The engraver Joseph Strutt included it in his Biographical Dictionary of Engravers (1786). At the end of the 1730s, Heins experimented with etching and mezzotint, as shown by works on Robert Camell and Bishop Thomas Gooch . Some of his pictures were published as engravings by George Vertue and Jacobus Houbraken .
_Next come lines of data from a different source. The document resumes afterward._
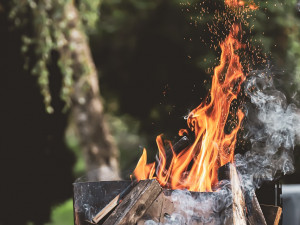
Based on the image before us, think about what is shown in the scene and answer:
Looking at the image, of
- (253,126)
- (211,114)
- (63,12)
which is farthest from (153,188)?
(63,12)

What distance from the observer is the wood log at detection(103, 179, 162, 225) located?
2.42 m

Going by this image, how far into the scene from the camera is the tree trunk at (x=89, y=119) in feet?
Answer: 20.1

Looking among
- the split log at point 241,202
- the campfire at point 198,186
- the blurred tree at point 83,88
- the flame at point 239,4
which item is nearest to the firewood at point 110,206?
the campfire at point 198,186

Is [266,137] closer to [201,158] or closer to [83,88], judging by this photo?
[201,158]

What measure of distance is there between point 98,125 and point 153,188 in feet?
12.8

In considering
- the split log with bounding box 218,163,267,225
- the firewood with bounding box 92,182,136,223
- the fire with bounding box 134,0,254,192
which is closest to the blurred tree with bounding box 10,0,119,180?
the fire with bounding box 134,0,254,192

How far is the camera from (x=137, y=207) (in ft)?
8.00

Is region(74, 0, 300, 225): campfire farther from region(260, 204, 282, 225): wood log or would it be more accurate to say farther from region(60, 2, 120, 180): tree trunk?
region(60, 2, 120, 180): tree trunk

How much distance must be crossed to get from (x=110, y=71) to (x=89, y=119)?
2.33 m

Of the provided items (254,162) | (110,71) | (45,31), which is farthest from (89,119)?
(254,162)

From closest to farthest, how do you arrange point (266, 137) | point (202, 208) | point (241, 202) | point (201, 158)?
1. point (202, 208)
2. point (241, 202)
3. point (201, 158)
4. point (266, 137)

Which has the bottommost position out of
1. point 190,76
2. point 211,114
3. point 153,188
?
point 153,188

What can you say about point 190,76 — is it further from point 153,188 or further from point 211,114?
point 153,188

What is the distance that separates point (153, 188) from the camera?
2461 mm
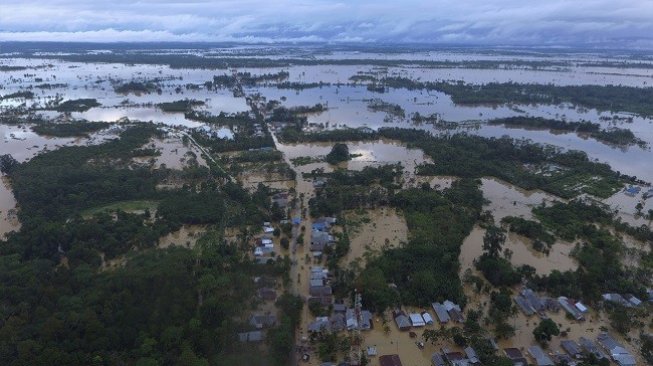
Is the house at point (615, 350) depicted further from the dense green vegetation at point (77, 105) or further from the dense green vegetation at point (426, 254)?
the dense green vegetation at point (77, 105)

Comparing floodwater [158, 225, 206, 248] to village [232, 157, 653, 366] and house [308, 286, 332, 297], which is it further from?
house [308, 286, 332, 297]

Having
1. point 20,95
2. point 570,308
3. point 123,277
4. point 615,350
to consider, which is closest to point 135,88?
point 20,95

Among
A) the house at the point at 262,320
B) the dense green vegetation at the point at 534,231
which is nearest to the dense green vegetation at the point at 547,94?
the dense green vegetation at the point at 534,231

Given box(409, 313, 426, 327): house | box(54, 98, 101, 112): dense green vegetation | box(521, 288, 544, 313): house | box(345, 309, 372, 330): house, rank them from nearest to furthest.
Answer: box(345, 309, 372, 330): house → box(409, 313, 426, 327): house → box(521, 288, 544, 313): house → box(54, 98, 101, 112): dense green vegetation

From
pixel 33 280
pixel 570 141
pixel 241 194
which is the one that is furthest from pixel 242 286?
pixel 570 141

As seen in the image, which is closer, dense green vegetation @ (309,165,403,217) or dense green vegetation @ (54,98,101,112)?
dense green vegetation @ (309,165,403,217)

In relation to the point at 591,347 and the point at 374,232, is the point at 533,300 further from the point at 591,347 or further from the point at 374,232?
the point at 374,232

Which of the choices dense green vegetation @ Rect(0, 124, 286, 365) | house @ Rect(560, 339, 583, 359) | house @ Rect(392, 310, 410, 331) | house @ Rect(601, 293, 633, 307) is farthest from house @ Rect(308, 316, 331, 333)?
house @ Rect(601, 293, 633, 307)

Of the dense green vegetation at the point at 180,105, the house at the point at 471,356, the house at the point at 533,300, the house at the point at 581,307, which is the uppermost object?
the dense green vegetation at the point at 180,105
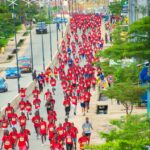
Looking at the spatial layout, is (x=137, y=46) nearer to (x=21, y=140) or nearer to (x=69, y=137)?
(x=69, y=137)

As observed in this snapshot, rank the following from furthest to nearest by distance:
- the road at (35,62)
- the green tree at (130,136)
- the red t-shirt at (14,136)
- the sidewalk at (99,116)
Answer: the road at (35,62) → the sidewalk at (99,116) → the red t-shirt at (14,136) → the green tree at (130,136)

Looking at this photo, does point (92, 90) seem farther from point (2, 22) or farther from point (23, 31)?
point (23, 31)

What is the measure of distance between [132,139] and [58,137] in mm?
10250

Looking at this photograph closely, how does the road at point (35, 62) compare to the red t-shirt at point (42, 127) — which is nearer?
the red t-shirt at point (42, 127)

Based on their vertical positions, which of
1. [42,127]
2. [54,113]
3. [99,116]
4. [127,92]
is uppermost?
[127,92]

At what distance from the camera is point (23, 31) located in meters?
103

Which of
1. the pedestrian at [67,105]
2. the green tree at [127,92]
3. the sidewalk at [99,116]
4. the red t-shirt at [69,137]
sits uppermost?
the green tree at [127,92]

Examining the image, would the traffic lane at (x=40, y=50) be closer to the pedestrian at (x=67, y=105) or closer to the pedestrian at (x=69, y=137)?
the pedestrian at (x=67, y=105)

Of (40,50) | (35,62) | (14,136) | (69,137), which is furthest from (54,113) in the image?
(40,50)

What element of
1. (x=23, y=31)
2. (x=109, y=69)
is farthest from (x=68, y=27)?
(x=109, y=69)

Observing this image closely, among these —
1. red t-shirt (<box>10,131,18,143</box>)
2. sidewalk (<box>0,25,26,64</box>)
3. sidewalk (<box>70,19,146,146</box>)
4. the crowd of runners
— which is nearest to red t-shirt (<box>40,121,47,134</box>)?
the crowd of runners

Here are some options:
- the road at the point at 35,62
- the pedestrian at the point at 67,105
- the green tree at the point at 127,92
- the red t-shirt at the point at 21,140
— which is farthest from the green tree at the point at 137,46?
the road at the point at 35,62

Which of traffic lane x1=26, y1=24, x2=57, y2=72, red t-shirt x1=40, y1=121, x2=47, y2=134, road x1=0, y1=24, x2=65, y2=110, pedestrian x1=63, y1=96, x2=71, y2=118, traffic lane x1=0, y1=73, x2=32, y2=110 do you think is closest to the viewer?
red t-shirt x1=40, y1=121, x2=47, y2=134

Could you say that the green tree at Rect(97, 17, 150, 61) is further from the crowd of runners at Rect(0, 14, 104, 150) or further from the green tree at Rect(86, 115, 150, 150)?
the crowd of runners at Rect(0, 14, 104, 150)
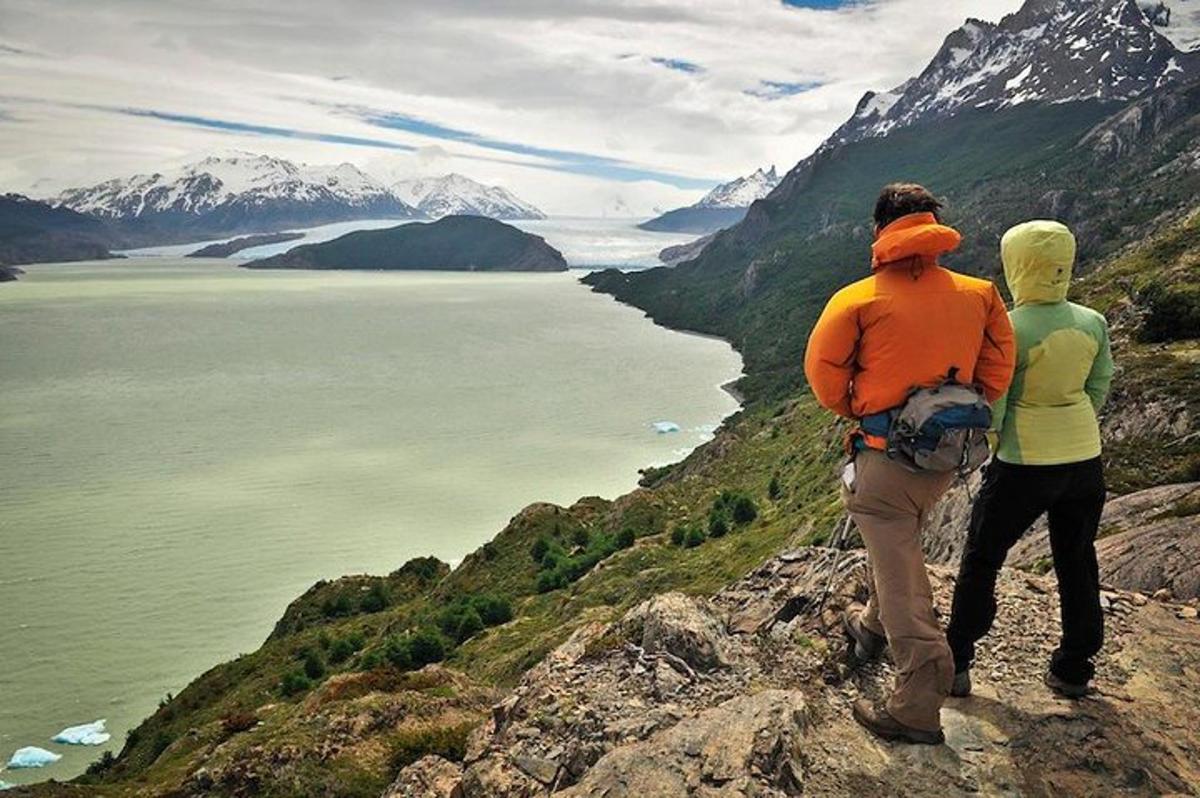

Heins was married to Abigail Heins and had two children. His son John Heins (1732–1771) also became a painter.

literature

  • Trevor Fawcett: Eighteenth-Century Art in Norwich . In: The Volume of the Walpole Society 46 (1976-78), pp. 71-90.
  • Richard Jeffree: Heins, John Theodore [Dietrich] . In: Grove Art Online , as of 2003, accessed October 5, 2019.
  • Andrew Moore, Charlotte Crawley: Norfolk Portraits: Catalog . In: Dies .: Family & Friends. A Regional Survey of British Portraiture . HMSO, London 1992, ISBN 0-11-701506-7 , pp. 63-192 (therein portraits of John Theodore Heins).
  • Norma Watt: Heins, John Theodore [formerly Dietrich]. In: Henry Colin Gray Matthew, Brian Harrison (Eds.): Oxford Dictionary of National Biography , from the earliest times to the year 2000 (ODNB). Volume 26: Haycock – Hichens. Oxford University Press, Oxford 2004, ISBN 0-19-861376-8 , ( oxforddnb.com license required ), Last updated: 2004, accessed October 5, 2019.
  • Edwin Werner : Heins, John Theodore . In: Annette Landgraf, David Vickers (Eds.): The Cambridge Handel Encyclopedia . Cambridge University Press, Cambridge 2009, ISBN 978-1-107-66640-5 , pp. 321f.

Web links

Commons : John Theodore Heins  - Collection of pictures, videos and audio files

Individual evidence

  1. Andrew Moore, Charlotte Crawley: Norfolk Portraits: Catalog . In: Dies .: Family & friends. A Regional Survey of British Portraiture . HMSO, London 1992, ISBN 0-11-701506-7 , pp. 63-192, here: p. 104.
  2. ^ A b Andrew Moore, Charlotte Crawley: Norfolk Portraits: Catalog . In: Dies .: Family & friends. A Regional Survey of British Portraiture . HMSO, London 1992, ISBN 0-11-701506-7 , pp. 63-192, here: p. 116.
  3. Norma Watt: The Civic Face 1700–1900 . In: Andrew Moore, Charlotte Crawley: Family & friends. A Regional Survey of British Portraiture . HMSO, London 1992, ISBN 0-11-701506-7 , pp. 46-53, here: p. 48.
  4. Norma Watt: The Civic Face 1700–1900 . In: Andrew Moore, Charlotte Crawley: Family & friends. A Regional Survey of British Portraiture . HMSO, London 1992, ISBN 0-11-701506-7 , pp. 46-53, here: p. 47.
  5. Norma Watt: The Civic Face 1700–1900 . In: Andrew Moore, Charlotte Crawley: Family & friends. A Regional Survey of British Portraiture . HMSO, London 1992, ISBN 0-11-701506-7 , pp. 46-53, here: p. 51.
  6. ^ Hugh Belsey: Gainsborough's Family . Gainsborough's House Society, Sudbury 1988, ISBN 0-946511-09-8 , p. 11.
  7. ^ Moore Andrew (ed.): Houghton Hall: The Prime Minister, the Empress and the Heritage . Philip Wilson Publishers, London 1996, ISBN 0-85667-444-3 , p. 83.
  8. Alastair Laing, John Maddison: Lord Hobart's Gallery . In: Andrew Moore, Charlotte Crawley: Family & friends. A Regional Survey of British Portraiture . HMSO, London 1992, ISBN 0-11-701506-7 , pp. 39-45, here: p. 45.